**SHORT EXERCISE:** Format every line of the records below as a JSON list of strings, one string per line, skipping blank lines. Leave the pictures out of the list.

--- Start ---

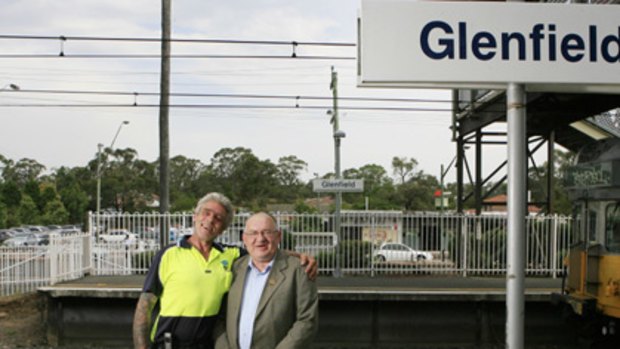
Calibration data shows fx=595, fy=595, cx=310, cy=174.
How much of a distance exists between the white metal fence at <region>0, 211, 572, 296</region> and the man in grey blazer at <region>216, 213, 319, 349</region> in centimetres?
1037

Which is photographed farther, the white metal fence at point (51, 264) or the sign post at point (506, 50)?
Answer: the white metal fence at point (51, 264)

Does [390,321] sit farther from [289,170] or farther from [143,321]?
[289,170]

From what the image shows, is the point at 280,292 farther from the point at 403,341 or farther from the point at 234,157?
the point at 234,157

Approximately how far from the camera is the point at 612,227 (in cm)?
862

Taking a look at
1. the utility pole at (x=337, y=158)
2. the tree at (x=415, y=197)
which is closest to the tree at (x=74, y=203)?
the tree at (x=415, y=197)

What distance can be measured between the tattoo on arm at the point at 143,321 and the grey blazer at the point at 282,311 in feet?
1.58

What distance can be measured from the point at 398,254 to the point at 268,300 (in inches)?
428

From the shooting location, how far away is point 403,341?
10.2 metres

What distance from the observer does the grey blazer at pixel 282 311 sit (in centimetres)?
321

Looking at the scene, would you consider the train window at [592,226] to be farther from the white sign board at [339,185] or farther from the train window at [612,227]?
the white sign board at [339,185]

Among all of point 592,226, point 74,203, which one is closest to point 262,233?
point 592,226

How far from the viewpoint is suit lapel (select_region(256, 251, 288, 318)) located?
3.23m

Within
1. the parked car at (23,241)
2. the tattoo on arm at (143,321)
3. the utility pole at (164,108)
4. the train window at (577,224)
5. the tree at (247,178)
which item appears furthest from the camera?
the tree at (247,178)

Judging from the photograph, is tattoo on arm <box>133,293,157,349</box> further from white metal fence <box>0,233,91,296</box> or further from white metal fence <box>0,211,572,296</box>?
white metal fence <box>0,211,572,296</box>
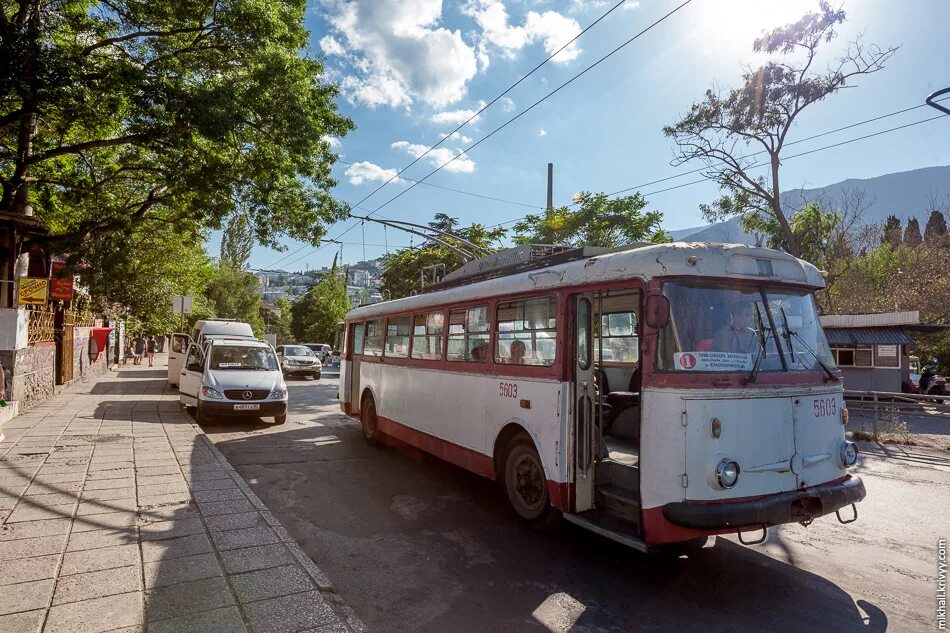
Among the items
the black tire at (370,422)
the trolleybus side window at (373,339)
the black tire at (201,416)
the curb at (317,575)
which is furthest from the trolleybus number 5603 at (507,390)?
the black tire at (201,416)

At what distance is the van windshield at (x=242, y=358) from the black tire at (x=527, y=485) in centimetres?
877

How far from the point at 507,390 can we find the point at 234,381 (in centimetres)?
832

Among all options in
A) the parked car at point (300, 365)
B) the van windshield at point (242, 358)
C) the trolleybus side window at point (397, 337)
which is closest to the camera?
the trolleybus side window at point (397, 337)

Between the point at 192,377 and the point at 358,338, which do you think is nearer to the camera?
the point at 358,338

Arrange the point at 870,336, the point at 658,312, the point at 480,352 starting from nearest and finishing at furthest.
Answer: the point at 658,312, the point at 480,352, the point at 870,336

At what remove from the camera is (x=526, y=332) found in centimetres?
617

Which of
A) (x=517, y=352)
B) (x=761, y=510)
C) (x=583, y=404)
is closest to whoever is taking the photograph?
(x=761, y=510)

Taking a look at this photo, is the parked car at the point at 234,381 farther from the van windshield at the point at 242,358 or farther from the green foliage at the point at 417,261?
the green foliage at the point at 417,261

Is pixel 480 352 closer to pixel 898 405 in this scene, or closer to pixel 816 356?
pixel 816 356

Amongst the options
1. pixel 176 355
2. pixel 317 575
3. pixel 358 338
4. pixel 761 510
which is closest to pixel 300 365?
pixel 176 355

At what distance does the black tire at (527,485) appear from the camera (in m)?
5.77

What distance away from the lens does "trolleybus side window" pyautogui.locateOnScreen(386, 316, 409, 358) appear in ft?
30.8

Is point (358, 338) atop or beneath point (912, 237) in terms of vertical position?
beneath

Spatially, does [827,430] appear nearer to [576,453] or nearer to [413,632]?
[576,453]
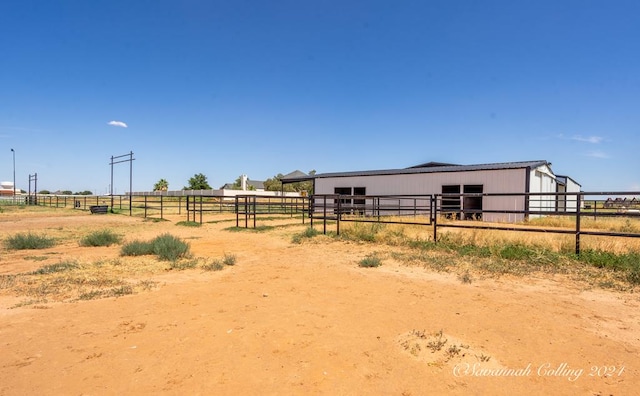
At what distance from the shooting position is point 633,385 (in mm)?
2539

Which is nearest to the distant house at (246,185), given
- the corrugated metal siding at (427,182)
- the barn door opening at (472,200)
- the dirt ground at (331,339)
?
the corrugated metal siding at (427,182)

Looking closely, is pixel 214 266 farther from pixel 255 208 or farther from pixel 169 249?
pixel 255 208

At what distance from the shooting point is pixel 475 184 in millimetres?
18344

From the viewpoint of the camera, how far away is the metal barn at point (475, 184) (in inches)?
658

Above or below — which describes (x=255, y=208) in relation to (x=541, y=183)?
below

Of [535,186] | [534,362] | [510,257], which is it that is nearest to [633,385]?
[534,362]

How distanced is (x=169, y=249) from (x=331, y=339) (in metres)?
5.90

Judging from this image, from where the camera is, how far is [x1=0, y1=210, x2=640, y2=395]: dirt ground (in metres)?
2.61

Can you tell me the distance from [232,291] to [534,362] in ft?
12.6

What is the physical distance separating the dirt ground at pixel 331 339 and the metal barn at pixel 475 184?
28.9 feet

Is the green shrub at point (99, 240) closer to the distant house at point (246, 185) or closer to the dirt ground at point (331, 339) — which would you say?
the dirt ground at point (331, 339)

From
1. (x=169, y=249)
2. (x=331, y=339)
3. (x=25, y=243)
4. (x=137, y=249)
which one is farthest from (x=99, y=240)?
(x=331, y=339)

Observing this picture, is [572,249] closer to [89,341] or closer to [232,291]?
[232,291]

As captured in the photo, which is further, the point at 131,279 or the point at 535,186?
the point at 535,186
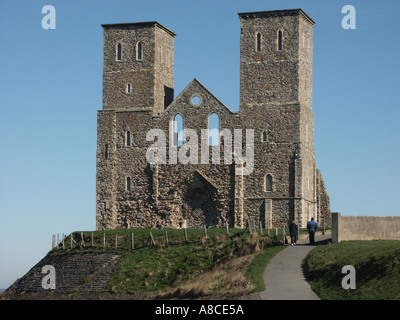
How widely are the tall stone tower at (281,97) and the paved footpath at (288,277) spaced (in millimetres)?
10638

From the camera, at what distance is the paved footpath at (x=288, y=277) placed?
127ft

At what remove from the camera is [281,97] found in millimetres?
62125

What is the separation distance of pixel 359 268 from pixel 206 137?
24.8 metres

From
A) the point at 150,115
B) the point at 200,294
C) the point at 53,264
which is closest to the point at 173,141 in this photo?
the point at 150,115

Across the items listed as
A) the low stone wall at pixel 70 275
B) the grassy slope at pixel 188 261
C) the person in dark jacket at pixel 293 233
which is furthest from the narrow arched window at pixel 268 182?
the low stone wall at pixel 70 275

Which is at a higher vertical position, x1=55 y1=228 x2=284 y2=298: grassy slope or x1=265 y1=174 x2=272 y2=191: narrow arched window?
x1=265 y1=174 x2=272 y2=191: narrow arched window

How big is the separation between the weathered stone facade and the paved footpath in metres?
10.9

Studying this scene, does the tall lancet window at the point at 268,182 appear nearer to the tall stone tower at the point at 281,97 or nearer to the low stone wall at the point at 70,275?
the tall stone tower at the point at 281,97

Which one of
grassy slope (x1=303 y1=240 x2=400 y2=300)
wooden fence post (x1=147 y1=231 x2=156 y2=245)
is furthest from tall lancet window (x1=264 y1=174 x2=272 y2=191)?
grassy slope (x1=303 y1=240 x2=400 y2=300)

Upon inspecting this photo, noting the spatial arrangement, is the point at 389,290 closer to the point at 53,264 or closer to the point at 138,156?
the point at 53,264

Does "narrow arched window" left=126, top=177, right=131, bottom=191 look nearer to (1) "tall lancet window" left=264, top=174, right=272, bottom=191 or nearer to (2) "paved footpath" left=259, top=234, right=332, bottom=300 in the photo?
(1) "tall lancet window" left=264, top=174, right=272, bottom=191

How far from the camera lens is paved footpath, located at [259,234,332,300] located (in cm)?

--- End ---

**SOLUTION FOR THIS EXERCISE:**
[
  "Calibration data shows fx=595, fy=595, cx=310, cy=174.",
  "How much of a distance exists between the white metal fence at <region>0, 211, 572, 296</region> and the man in grey blazer at <region>216, 213, 319, 349</region> in centimetres?",
  "1037",
  "Which is photographed farther, the white metal fence at point (51, 264) or the sign post at point (506, 50)?",
  "Answer: the white metal fence at point (51, 264)",
  "Does [390,321] sit farther from [289,170] or farther from [143,321]?",
  "[289,170]",
  "From what the image shows, is the point at 280,292 farther from the point at 403,341 or farther from the point at 234,157?",
  "the point at 234,157",
  "Approximately how far from the camera is the point at 612,227 (in cm)?",
  "862",
  "Taking a look at",
  "1. the utility pole at (x=337, y=158)",
  "2. the tree at (x=415, y=197)",
  "which is closest to the tree at (x=74, y=203)?",
  "the tree at (x=415, y=197)",
  "What distance can be measured between the tattoo on arm at the point at 143,321 and the grey blazer at the point at 282,311 in feet?",
  "1.58",
  "What distance can be measured from the point at 398,254 to the point at 268,300 (in inches)?",
  "428",
  "From the shooting location, how far away is point 403,341?",
  "10.2 metres",
  "What distance from the observer does the grey blazer at pixel 282 311 sit (in centimetres)?",
  "321",
  "Looking at the scene, would you consider the train window at [592,226] to be farther from the white sign board at [339,185] or farther from the train window at [612,227]?",
  "the white sign board at [339,185]",
  "Among all of point 592,226, point 74,203, which one is closest to point 262,233?",
  "point 592,226",
  "How far from the viewpoint is suit lapel (select_region(256, 251, 288, 318)) located?",
  "3.23m",
  "Within",
  "1. the parked car at (23,241)",
  "2. the tattoo on arm at (143,321)",
  "3. the utility pole at (164,108)",
  "4. the train window at (577,224)",
  "5. the tree at (247,178)",
  "which item appears furthest from the camera?",
  "the tree at (247,178)",
  "Judging from the photograph, is tattoo on arm <box>133,293,157,349</box> further from white metal fence <box>0,233,91,296</box> or further from white metal fence <box>0,211,572,296</box>?",
  "white metal fence <box>0,211,572,296</box>",
  "Among the items",
  "the black tire at (370,422)",
  "the trolleybus side window at (373,339)",
  "the black tire at (201,416)",
  "the curb at (317,575)",
  "which is furthest from the trolleybus number 5603 at (507,390)?",
  "the black tire at (201,416)",
  "At what distance is the van windshield at (x=242, y=358) from the black tire at (x=527, y=485) in centimetres?",
  "877",
  "How far from the point at 507,390 can we find the point at 234,381 (in centimetres)?",
  "832",
  "Among all options in",
  "A) the parked car at point (300, 365)",
  "B) the van windshield at point (242, 358)",
  "C) the trolleybus side window at point (397, 337)",
  "which is closest to the camera?",
  "the trolleybus side window at point (397, 337)",
  "Between the point at 192,377 and the point at 358,338, which do you think is nearer to the camera?",
  "the point at 358,338",
  "Arrange the point at 870,336, the point at 658,312, the point at 480,352 starting from nearest and finishing at furthest.",
  "Answer: the point at 658,312, the point at 480,352, the point at 870,336",
  "At what remove from the camera is (x=526, y=332) found in centimetres?",
  "617",
  "Which of",
  "A) (x=517, y=352)",
  "B) (x=761, y=510)",
  "C) (x=583, y=404)",
  "is closest to whoever is taking the photograph?",
  "(x=761, y=510)",
  "Taking a look at this photo, is the parked car at the point at 234,381 farther from the van windshield at the point at 242,358 or farther from the green foliage at the point at 417,261?",
  "the green foliage at the point at 417,261",
  "Is pixel 480 352 closer to pixel 898 405 in this scene, or closer to pixel 816 356?",
  "pixel 816 356",
  "Amongst the options",
  "1. pixel 176 355",
  "2. pixel 317 575",
  "3. pixel 358 338",
  "4. pixel 761 510",
  "which is closest to pixel 300 365?",
  "pixel 176 355",
  "At what distance does the black tire at (527,485) appear from the camera (in m)?",
  "5.77",
  "What distance away from the lens does \"trolleybus side window\" pyautogui.locateOnScreen(386, 316, 409, 358) appear in ft?",
  "30.8",
  "Is point (358, 338) atop or beneath point (912, 237) in terms of vertical position?",
  "beneath",
  "Spatially, does [827,430] appear nearer to [576,453] or nearer to [413,632]?",
  "[576,453]",
  "At what distance from the shooting position is point 633,385 (in mm)?",
  "2539",
  "Which is nearest to the distant house at (246,185), given",
  "- the corrugated metal siding at (427,182)",
  "- the barn door opening at (472,200)",
  "- the dirt ground at (331,339)",
  "?",
  "the corrugated metal siding at (427,182)",
  "Looking closely, is pixel 214 266 farther from pixel 255 208 or farther from pixel 169 249?",
  "pixel 255 208",
  "At what distance from the shooting point is pixel 475 184 in millimetres?",
  "18344",
  "From the viewpoint of the camera, how far away is the metal barn at point (475, 184) (in inches)?",
  "658",
  "Above or below — which describes (x=255, y=208) in relation to (x=541, y=183)?",
  "below",
  "Of [535,186] | [534,362] | [510,257], which is it that is nearest to [633,385]?",
  "[534,362]",
  "How distanced is (x=169, y=249) from (x=331, y=339) (in metres)?",
  "5.90",
  "Judging from this image, from where the camera is, how far is [x1=0, y1=210, x2=640, y2=395]: dirt ground (in metres)?",
  "2.61",
  "Can you tell me the distance from [232,291] to [534,362] in ft?",
  "12.6",
  "What is the physical distance separating the dirt ground at pixel 331 339 and the metal barn at pixel 475 184?",
  "28.9 feet",
  "Is the green shrub at point (99, 240) closer to the distant house at point (246, 185) or closer to the dirt ground at point (331, 339) — which would you say?",
  "the dirt ground at point (331, 339)",
  "From",
  "1. (x=169, y=249)",
  "2. (x=331, y=339)",
  "3. (x=25, y=243)",
  "4. (x=137, y=249)",
  "which one is farthest from (x=99, y=240)?",
  "(x=331, y=339)",
  "Observing this picture, is [572,249] closer to [89,341] or closer to [232,291]?",
  "[232,291]",
  "As captured in the photo, which is further, the point at 131,279 or the point at 535,186?",
  "the point at 535,186",
  "How widely are the tall stone tower at (281,97) and the paved footpath at (288,277) spaced (in millimetres)?",
  "10638",
  "From the camera, at what distance is the paved footpath at (x=288, y=277) placed?",
  "127ft",
  "At what remove from the camera is [281,97] found in millimetres?",
  "62125",
  "What is the separation distance of pixel 359 268 from pixel 206 137?",
  "24.8 metres",
  "From",
  "A) the point at 150,115",
  "B) the point at 200,294",
  "C) the point at 53,264",
  "which is closest to the point at 173,141 in this photo?",
  "the point at 150,115",
  "Across the items listed as",
  "A) the low stone wall at pixel 70 275",
  "B) the grassy slope at pixel 188 261",
  "C) the person in dark jacket at pixel 293 233",
  "which is furthest from the narrow arched window at pixel 268 182?",
  "the low stone wall at pixel 70 275",
  "Which is at a higher vertical position, x1=55 y1=228 x2=284 y2=298: grassy slope or x1=265 y1=174 x2=272 y2=191: narrow arched window?",
  "x1=265 y1=174 x2=272 y2=191: narrow arched window",
  "How big is the separation between the weathered stone facade and the paved footpath in metres?",
  "10.9",
  "Studying this scene, does the tall lancet window at the point at 268,182 appear nearer to the tall stone tower at the point at 281,97 or nearer to the low stone wall at the point at 70,275?",
  "the tall stone tower at the point at 281,97",
  "Which one of",
  "grassy slope (x1=303 y1=240 x2=400 y2=300)",
  "wooden fence post (x1=147 y1=231 x2=156 y2=245)",
  "is furthest from tall lancet window (x1=264 y1=174 x2=272 y2=191)?",
  "grassy slope (x1=303 y1=240 x2=400 y2=300)",
  "Upon inspecting this photo, noting the spatial arrangement, is the point at 389,290 closer to the point at 53,264 or closer to the point at 138,156?",
  "the point at 53,264",
  "Does \"narrow arched window\" left=126, top=177, right=131, bottom=191 look nearer to (1) \"tall lancet window\" left=264, top=174, right=272, bottom=191 or nearer to (2) \"paved footpath\" left=259, top=234, right=332, bottom=300 in the photo?",
  "(1) \"tall lancet window\" left=264, top=174, right=272, bottom=191",
  "How far from the camera lens is paved footpath, located at [259,234,332,300] located (in cm)?"
]